ミレイナは、ウラナとともに慌てて起き上がり、部屋の中を見まわし目を見張った。部屋の床一面書類の束が積んであるのだ。
「何なの、これ?」と、それを指差し、思わずリーユエンへ尋ねた。
リーユエンは両手を広げ、肩をすくめ、
「明妃に復位した途端に、決裁しろって山のように書類を持ってくるのよ。もう、いい加減にしてほしいわ。私、ずっとここにこもりきりで、太師のところへも帰れないのよ」と、疲れた様子で言った。

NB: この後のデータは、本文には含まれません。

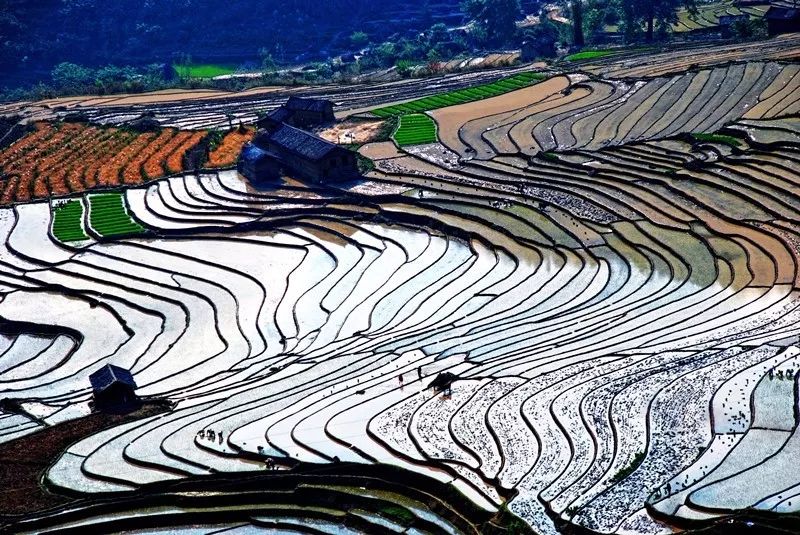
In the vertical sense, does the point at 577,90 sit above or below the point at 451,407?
above

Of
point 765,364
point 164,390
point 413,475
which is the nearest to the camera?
point 413,475

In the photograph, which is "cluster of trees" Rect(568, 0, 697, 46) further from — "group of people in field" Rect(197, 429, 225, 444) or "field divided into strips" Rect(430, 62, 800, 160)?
"group of people in field" Rect(197, 429, 225, 444)

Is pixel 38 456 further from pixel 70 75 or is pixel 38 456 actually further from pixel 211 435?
pixel 70 75

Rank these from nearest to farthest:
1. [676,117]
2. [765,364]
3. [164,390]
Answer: [765,364], [164,390], [676,117]

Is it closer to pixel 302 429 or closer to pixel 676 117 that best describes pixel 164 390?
pixel 302 429

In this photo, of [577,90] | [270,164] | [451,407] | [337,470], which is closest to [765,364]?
[451,407]

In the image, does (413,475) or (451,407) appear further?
(451,407)
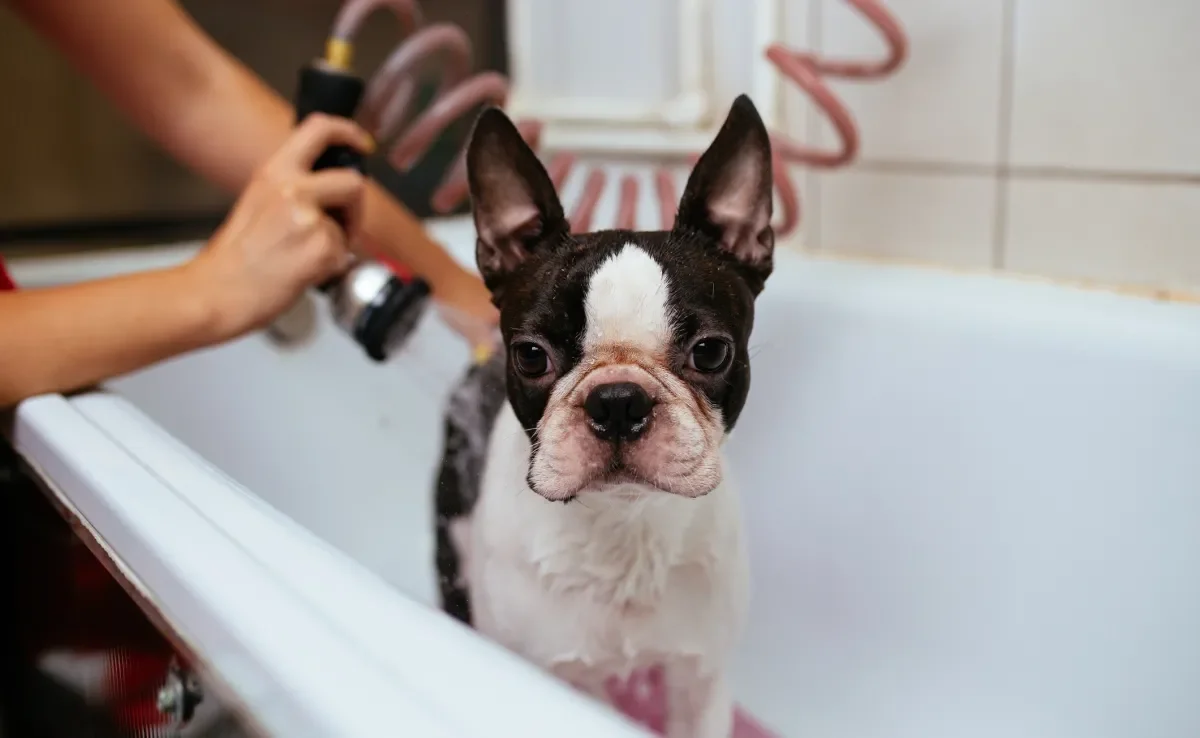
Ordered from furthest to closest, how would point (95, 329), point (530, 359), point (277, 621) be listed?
1. point (95, 329)
2. point (530, 359)
3. point (277, 621)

そういうリーユエンへウラナは近寄り、顔をのぞき込むと難しい表情となり、
「明妃、最近、お肌のお手入れをおろそかにされておられますね」と、怖い口調で言った。リーユエンの肌は、数日続いた睡眠不足が祟り、血色が悪く色艶がなくなり、青白くなっていたのだ。
リーユエンは、顔をのけぞらせ、
「仕方ないでしょ。忙しくて、座浴しかできなかったのよ」と、弱々しい声で言い訳した。ウラナの顔はさらに恐ろしいものとなり、
「座浴しかできなかった・・・・明妃、乾陽大公と王女殿下の挙式まで、あと三日でございますよ。さっさと離宮へお戻り遊ばされて、お手入れなさいませ」と、地を這うような声で言った。
リーユエンは苦笑して、「何も、私が挙式するわけじゃないから、そんなに気合い入れる必要ないでしょう。それより、早く、この書類を片付けないと・・・」と、また書類を取り上げたとき、突然、ウラナは、大蛇の精丸出しの恐ろしい顔つきで「明妃っ」と、叫んだ。
「ひゃいっ」大蛇の恐ろしいひと睨みに射竦められ、リーユエンは動きどころか、息まで止めた。
「王女殿下が、何のためにここにわざわざ足を運ばれたとお思いなのですか」
ウラナがリーユエンへ詰め寄った。